Are you asking about down-sampling some existing 48 kHz recordings to 44.1 kHz? There could be reasons to do that, but I wouldn't do it unless it was necessary, e.g. if a bunch of your friends unearthed a trove of CD players, and wanted to throw a 1980s party and listen to your recordings that way.
As far as 44.1 vs. 48 kHz for an original recording is concerned, there shouldn't be enough sonic difference to be detectable by a human listener. If there is, the equipment (or your process of making the judgment) is suspect IMO. Once the sampling rate exceeds 2x the highest frequency being sampled, the only audible differences should be in the side effects of the anti-imaging and anti-aliasing filters. The whole decades-long saga over sampling rates is really about filtering, not sampling. In general there are tradeoffs between the frequency-domain and time-domain behavior of any filter (analog or digital). There are dynamic range and distortion considerations as well.
For digital filters, some important optimization constraints relax if the sampling frequency is raised. But the <10% difference between 44.1 and 48 kHz isn't enough to matter in that way. You'd need to go to (maybe) 60 or 64 kHz before you're totally "in the clear" for real-world program material. Thus we have 96 kHz as a professional standard--plus the usual assortment of people who think that no sampling rate is ever high enough, because they misunderstand sampling theory, i.e. they imagine that it becomes "closer to analog" the higher you raise the rate, which isn't how digital audio works.

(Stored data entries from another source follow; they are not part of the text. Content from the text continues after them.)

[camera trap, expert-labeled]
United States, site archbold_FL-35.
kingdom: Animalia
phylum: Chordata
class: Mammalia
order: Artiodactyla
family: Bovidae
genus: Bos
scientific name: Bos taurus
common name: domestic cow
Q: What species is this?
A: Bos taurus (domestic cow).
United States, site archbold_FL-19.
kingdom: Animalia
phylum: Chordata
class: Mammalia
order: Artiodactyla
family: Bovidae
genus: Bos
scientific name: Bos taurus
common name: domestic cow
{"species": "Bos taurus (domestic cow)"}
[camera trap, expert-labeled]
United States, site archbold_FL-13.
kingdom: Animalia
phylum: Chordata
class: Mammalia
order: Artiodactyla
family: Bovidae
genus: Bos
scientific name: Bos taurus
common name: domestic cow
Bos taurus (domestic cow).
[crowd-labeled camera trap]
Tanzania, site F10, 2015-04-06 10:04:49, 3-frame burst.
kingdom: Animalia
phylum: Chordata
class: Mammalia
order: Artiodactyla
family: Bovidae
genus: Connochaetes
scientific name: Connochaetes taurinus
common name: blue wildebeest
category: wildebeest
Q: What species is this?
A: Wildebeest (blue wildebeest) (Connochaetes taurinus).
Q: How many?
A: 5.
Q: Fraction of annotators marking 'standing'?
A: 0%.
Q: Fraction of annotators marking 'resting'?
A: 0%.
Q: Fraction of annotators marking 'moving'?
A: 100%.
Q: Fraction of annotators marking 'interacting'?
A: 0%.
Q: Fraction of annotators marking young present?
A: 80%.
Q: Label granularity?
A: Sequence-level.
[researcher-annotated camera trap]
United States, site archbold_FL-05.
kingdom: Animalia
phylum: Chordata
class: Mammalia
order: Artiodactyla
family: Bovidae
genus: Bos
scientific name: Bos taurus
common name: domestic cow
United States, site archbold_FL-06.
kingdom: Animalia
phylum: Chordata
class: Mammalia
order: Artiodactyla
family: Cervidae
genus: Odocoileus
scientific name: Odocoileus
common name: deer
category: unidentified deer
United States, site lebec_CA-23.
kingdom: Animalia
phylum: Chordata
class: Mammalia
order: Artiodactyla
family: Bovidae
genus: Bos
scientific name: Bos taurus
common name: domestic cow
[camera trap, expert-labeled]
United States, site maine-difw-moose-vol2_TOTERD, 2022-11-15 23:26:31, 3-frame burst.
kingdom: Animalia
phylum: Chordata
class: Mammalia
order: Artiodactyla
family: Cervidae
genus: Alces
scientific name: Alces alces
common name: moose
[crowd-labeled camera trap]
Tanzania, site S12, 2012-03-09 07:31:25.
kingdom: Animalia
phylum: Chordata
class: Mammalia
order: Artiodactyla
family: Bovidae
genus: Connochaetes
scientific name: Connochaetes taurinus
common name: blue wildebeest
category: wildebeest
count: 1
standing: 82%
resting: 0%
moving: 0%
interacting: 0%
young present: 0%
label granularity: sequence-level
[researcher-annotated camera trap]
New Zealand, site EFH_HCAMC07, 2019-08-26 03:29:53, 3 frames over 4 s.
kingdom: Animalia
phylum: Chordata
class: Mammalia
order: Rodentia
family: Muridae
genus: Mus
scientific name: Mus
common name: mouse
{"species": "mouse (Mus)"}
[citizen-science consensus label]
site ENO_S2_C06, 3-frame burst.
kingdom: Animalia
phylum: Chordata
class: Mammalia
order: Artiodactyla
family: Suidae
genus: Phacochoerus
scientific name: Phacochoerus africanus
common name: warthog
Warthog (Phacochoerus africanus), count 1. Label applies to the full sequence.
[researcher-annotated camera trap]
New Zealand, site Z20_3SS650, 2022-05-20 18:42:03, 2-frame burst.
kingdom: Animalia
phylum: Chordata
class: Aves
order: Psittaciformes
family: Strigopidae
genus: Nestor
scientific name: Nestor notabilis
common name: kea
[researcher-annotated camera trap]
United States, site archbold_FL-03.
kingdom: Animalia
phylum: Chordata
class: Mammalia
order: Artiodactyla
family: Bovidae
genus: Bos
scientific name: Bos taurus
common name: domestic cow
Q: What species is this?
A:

All the potential sonic problems of filters become less if their design is less aggressive (fewer "poles"). Few live, acoustic signals have significant energy at 20 kHz or above, and those that do are rarely recorded close-up by consumers using microphones capable of conveying 20+ kHz signal components. So as a generality, there should be less need for aggressive filtering, and correspondingly less "need" for 96 kHz sampling in consumer recording equipment (i.e. to shove the filter problems brute-force up out of the audible range). For better or worse, though, manufacturers tend to design equipment for worst-case scenarios, and unfortunately, this aspect of recording equipment, though readily measurable, isn't usually described in spec sheets or on-line reviews.